--- Given text ---

Markov Models of MIS based on Force/Torque Signatures and Tool/Tissue Interactions

 

Background

The best method of training for laparoscopic surgical skills is controversial. Some advocate observation in the operating room, while others promote animal and simulated models or a combination of surgery-related tasks. A crucial process in surgical education is to evaluate the level of surgical skills. For laparoscopic surgery, skill evaluation is traditionally performed subjectively by experts grading a video of a procedure performed by a student. By its nature, this process uses fuzzy criteria. The objective of the current study was to develop and assess a skill scale using Markov Models (MM).

Methods

Ten surgeons (5 Novice Surgeons - NS; 5 Expert Surgeons - ES) performed a cholecystectomy and Nissen fundoplication in a porcine model. An instrumented laparoscopic grasper equipped with a three-axis force/torque sensor was used to measure the forces/torques (F/T) at the hand/tool interface synchronized with a video of the tool operative maneuvers. A synthesis of frame-by-frame video analysis and a vector quantization algorithm, allowed to define force/torque signatures associated with 14 different types of tool/tissue interactions.

--- Given data ---

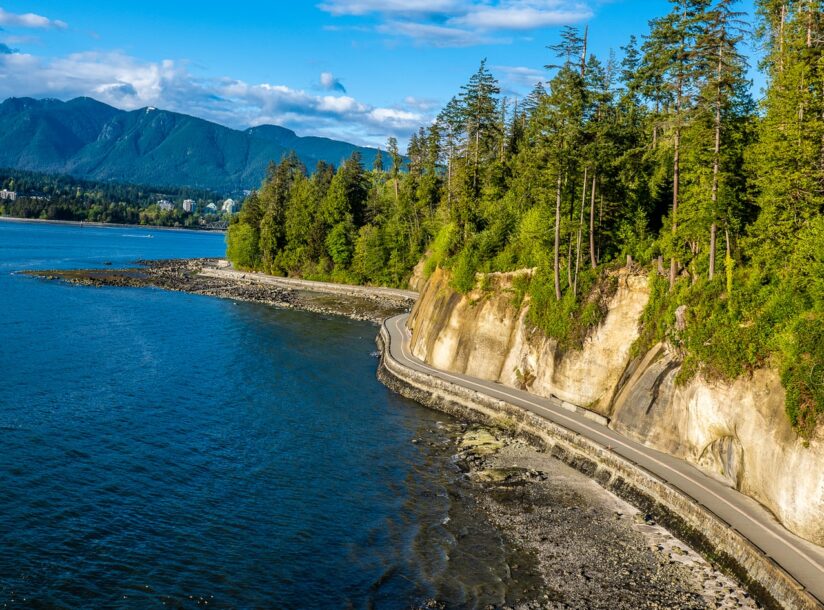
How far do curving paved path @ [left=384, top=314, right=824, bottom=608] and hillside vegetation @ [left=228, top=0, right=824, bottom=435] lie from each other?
3658 millimetres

---

— Work request 1 —
In the Markov model text, what kind of sensor was mounted on the instrumented laparoscopic grasper?
— Work request 2 —
From the Markov model text, extract everything from "The best method" down to "Markov Models (MM).".
— Work request 3 —
Extend the Markov model text on laparoscopic skill assessment, picking up after its final sentence.

— Task output 1 —
A three-axis force/torque sensor.

— Task output 2 —
The best method of training for laparoscopic surgical skills is controversial. Some advocate observation in the operating room, while others promote animal and simulated models or a combination of surgery-related tasks. A crucial process in surgical education is to evaluate the level of surgical skills. For laparoscopic surgery, skill evaluation is traditionally performed subjectively by experts grading a video of a procedure performed by a student. By its nature, this process uses fuzzy criteria. The objective of the current study was to develop and assess a skill scale using Markov Models (MM).

— Task output 3 —
Results

The magnitude of F/T applied by NS and ES were significantly different (p<0.05) and varied based on the task being preformed. High F/T magnitudes were applied by NS compared to ES while performing tissue manipulation and vise versa in tasks involved tissue dissection. From each step of the surgical procedures, two MM were developed representing the performance of 3 surgeons out of the 5 in the ES and NS groups. The data obtained by the remaining 2 surgeons in each group were used for evaluating the performance scale. The final result was a surgical performance index which represented a ratio of statistical similarity between the examined surgeon's MM and the MM of NS and ES. The difference between the performance index value, for a surgeon under study, and the NS/ES boundary, indicated the level of expertise in the surgeon's own group. Using this index, 87.5% of the surgical procedures were correctly classified into the NS and ES groups. The 12.5% of the procedures that were misclassified were preformed by the ES and classified as NS. However in these cases the performance index values were very close to the NS/ES boundary.

Conclusions

The data suggest that a performance index based on MM and force/torque signatures provides an objective means of distinguishing NS from ES. In addition this methodology can be further applied to evaluate haptic virtual reality surgical simulators for improving realism in surgical education.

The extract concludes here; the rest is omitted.